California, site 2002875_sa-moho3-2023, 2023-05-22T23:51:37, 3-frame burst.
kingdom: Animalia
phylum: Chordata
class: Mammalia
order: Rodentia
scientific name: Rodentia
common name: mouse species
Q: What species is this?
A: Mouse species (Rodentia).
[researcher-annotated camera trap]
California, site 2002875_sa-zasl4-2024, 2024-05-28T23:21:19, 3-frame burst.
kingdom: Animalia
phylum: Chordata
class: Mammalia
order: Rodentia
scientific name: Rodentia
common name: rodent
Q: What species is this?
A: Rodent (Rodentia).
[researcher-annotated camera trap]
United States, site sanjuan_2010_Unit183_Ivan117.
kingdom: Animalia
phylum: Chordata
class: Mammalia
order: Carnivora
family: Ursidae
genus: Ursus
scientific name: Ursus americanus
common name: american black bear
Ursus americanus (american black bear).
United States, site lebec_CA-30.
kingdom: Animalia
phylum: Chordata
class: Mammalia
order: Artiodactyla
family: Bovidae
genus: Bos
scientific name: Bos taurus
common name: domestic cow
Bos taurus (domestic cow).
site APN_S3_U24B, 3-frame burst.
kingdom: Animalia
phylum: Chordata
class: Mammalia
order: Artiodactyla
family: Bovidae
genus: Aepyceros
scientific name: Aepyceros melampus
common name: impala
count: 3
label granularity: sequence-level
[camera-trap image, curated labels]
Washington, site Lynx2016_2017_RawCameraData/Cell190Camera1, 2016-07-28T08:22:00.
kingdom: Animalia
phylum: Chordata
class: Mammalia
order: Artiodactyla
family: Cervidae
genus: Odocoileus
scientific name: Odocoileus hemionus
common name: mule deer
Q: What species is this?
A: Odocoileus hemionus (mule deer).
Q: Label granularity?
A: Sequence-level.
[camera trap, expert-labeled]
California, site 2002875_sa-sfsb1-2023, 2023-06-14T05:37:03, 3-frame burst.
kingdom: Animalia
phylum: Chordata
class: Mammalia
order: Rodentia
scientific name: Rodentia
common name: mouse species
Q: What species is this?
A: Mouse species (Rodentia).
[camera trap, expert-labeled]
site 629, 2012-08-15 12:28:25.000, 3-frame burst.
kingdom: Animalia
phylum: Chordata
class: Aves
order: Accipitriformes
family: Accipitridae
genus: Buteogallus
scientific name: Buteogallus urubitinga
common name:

_ _ _

» Task objective:
Copy out the data shown above without altering anything.

» Reply to the task:
California, site 2002875_sa-moho3-2023, 2023-05-22T23:51:37, 3-frame burst.
kingdom: Animalia
phylum: Chordata
class: Mammalia
order: Rodentia
scientific name: Rodentia
common name: mouse species
Q: What species is this?
A: Mouse species (Rodentia).
[researcher-annotated camera trap]
California, site 2002875_sa-zasl4-2024, 2024-05-28T23:21:19, 3-frame burst.
kingdom: Animalia
phylum: Chordata
class: Mammalia
order: Rodentia
scientific name: Rodentia
common name: rodent
Q: What species is this?
A: Rodent (Rodentia).
[researcher-annotated camera trap]
United States, site sanjuan_2010_Unit183_Ivan117.
kingdom: Animalia
phylum: Chordata
class: Mammalia
order: Carnivora
family: Ursidae
genus: Ursus
scientific name: Ursus americanus
common name: american black bear
Ursus americanus (american black bear).
United States, site lebec_CA-30.
kingdom: Animalia
phylum: Chordata
class: Mammalia
order: Artiodactyla
family: Bovidae
genus: Bos
scientific name: Bos taurus
common name: domestic cow
Bos taurus (domestic cow).
site APN_S3_U24B, 3-frame burst.
kingdom: Animalia
phylum: Chordata
class: Mammalia
order: Artiodactyla
family: Bovidae
genus: Aepyceros
scientific name: Aepyceros melampus
common name: impala
count: 3
label granularity: sequence-level
[camera-trap image, curated labels]
Washington, site Lynx2016_2017_RawCameraData/Cell190Camera1, 2016-07-28T08:22:00.
kingdom: Animalia
phylum: Chordata
class: Mammalia
order: Artiodactyla
family: Cervidae
genus: Odocoileus
scientific name: Odocoileus hemionus
common name: mule deer
Q: What species is this?
A: Odocoileus hemionus (mule deer).
Q: Label granularity?
A: Sequence-level.
[camera trap, expert-labeled]
California, site 2002875_sa-sfsb1-2023, 2023-06-14T05:37:03, 3-frame burst.
kingdom: Animalia
phylum: Chordata
class: Mammalia
order: Rodentia
scientific name: Rodentia
common name: mouse species
Q: What species is this?
A: Mouse species (Rodentia).
[camera trap, expert-labeled]
site 629, 2012-08-15 12:28:25.000, 3-frame burst.
kingdom: Animalia
phylum: Chordata
class: Aves
order: Accipitriformes
family: Accipitridae
genus: Buteogallus
scientific name: Buteogallus urubitinga
common name:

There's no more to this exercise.